As the general election campaign heats up, you will surely be hearing more about a looming entitlements crisis. And there is a real problem. Thanks largely to the projected growth of entitlement programs for seniors, the federal government is already on the hook for about $54 trillion over the next 75 years. That's trillion with a T. It's hard to know where to begin solving a problem this big and tangled. But here are a couple of things worth thinking about.
Can we tone down the old-vs.-young rhetoric? Because entitlements are a "pay as you go" plan - that is, they're funded by taxes of current workers - the issue is often framed as a sort of intergenerational warfare.
But the seniors who collect benefits aren't aliens who came down to Earth for the early-bird special at Denny's. They are, mostly, the people who changed diapers and paid tuition for the working generation. They're family.
As the economist Robert Shiller has observed, the safety net for the elderly has always been a pay-as-you-go system financed by the young.

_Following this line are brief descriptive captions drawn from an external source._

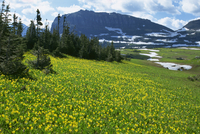 Meadow of glacier lilies, with the High Rocky Mountains behind, Glacier National Park, Montana, United States of America, North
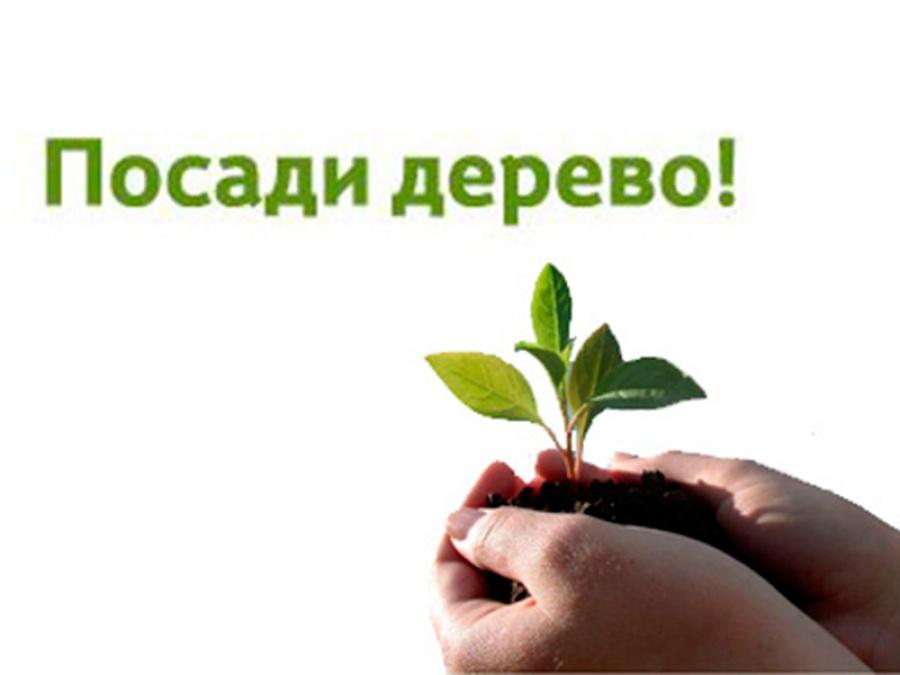 Картинка акции посади дерево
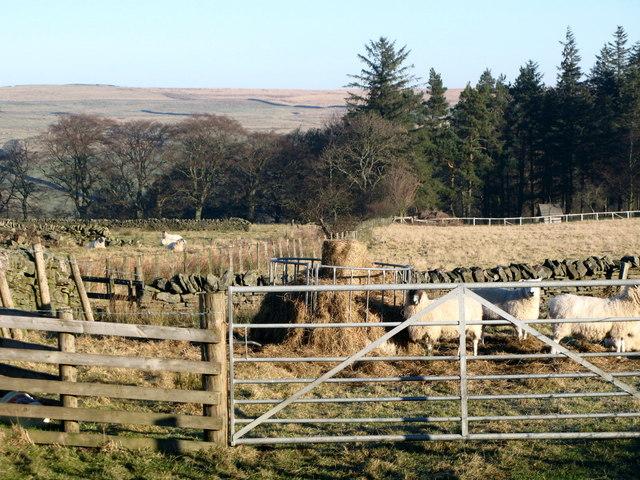 Pastures near Lonkley Head (2)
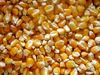 Yellow Corn Maize wholesale pakistani brand superior quality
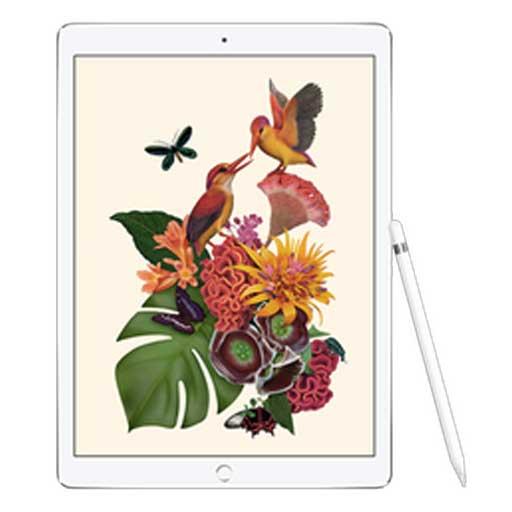 Disegno con iPad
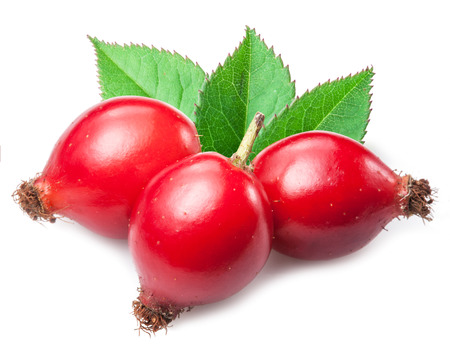 hip: Rose-hips with leaf isolated on a white background. Stock Photo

Before Social Security and Medicare, your parents simply moved into your house.
According to one study, the share of widows living with their adult kids fell from nearly 60% in 1940 to just 20% in 1990. I love spending time with my folks, but I'd want to be very, very careful messing with this.
That doesn't mean the current system must be sacrosanct. Still, as boomers age and start needing costly long-term care, which Medicare rarely covers, I suspect that many of their Gen X children are going to be demanding a stronger safety net, not a weaker one.
Let's focus on the real problem: health-care costs. Social Security is actually a relatively small and fixable piece of the entitlement puzzle. Medicare for the old and Medicaid for the poor are the programs that really threaten to swallow up the budget.
The federal deficit, not counting interest payments, could eat up 9% of GDP by 2050 if business continues as usual. According to Brookings Institution economist Henry Aaron, the two big federal health programs account for nearly all of the gap (see above and right).
The main problem is not the demographic bulge of baby boomers, says Aaron. It's that health-care costs overall, for private payers as well as in Medicare, are growing about 2.5 percentage points faster than the economy every year. New drugs, procedures and technologies keep upping the ante, even when we aren't sure if they work better than what came before.
If we could get a grip on runaway cost growth throughout the system - not just for old folks - we'd solve much of the budget problem. And we could even afford to cover everybody. As a practical matter, Aaron argues, the two reforms must go together.
Well, if that's all...okay, this is a tough one. Barack Obama's not-quite-universal health plan identifies places to save but doesn't say how it would enforce budget discipline. While John McCain wants to hold down spending by making people bear costs more directly, he punts on ensuring that they get the coverage they need.